Keep the images out and copy every entry below exactly.

(Supplied data)

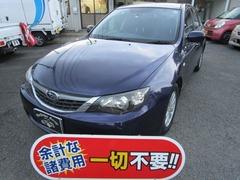 スバル インプレッサハッチバック の中古車 1.5 i-L 神奈川県厚木市 22.0万円
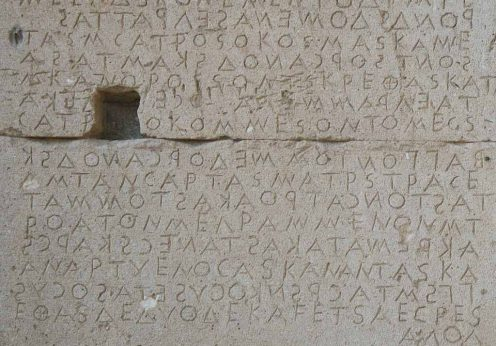 1024px-Crete_-_law_of_Gortyn_-_boustrophedon
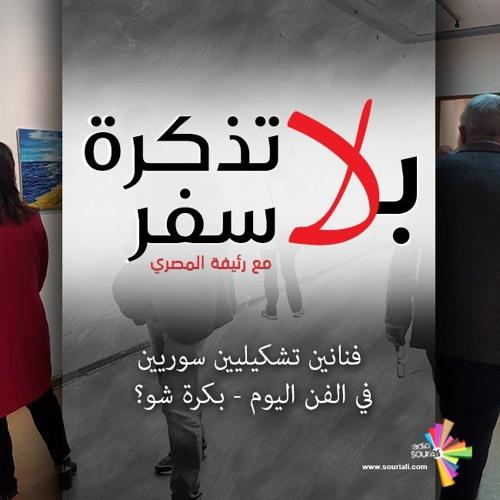 فنانين تشكيليين سوريين في الفن اليوم - بكرة شو؟  - بلا تذكرة سفر 176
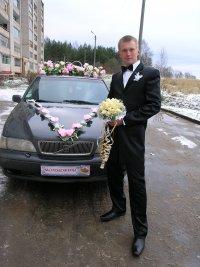Андрей Лысенко, 22 декабря 1991, Смоленск, id66901001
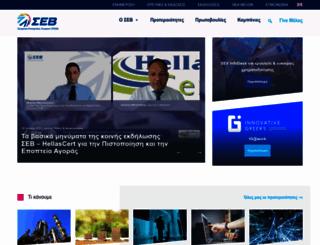 sev.org.gr screenshot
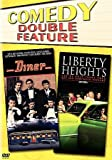 DINER/LIBERTY HEIGHTS (2PK) DVD NLA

(End Supplied data)

▶ _Answer box_:
 スバル インプレッサハッチバック の中古車 1.5 i-L 神奈川県厚木市 22.0万円
 1024px-Crete_-_law_of_Gortyn_-_boustrophedon
 فنانين تشكيليين سوريين في الفن اليوم - بكرة شو؟  - بلا تذكرة سفر 176
Андрей Лысенко, 22 декабря 1991, Смоленск, id66901001
 sev.org.gr screenshot
 DINER/LIBERTY HEIGHTS (2PK) DVD NLA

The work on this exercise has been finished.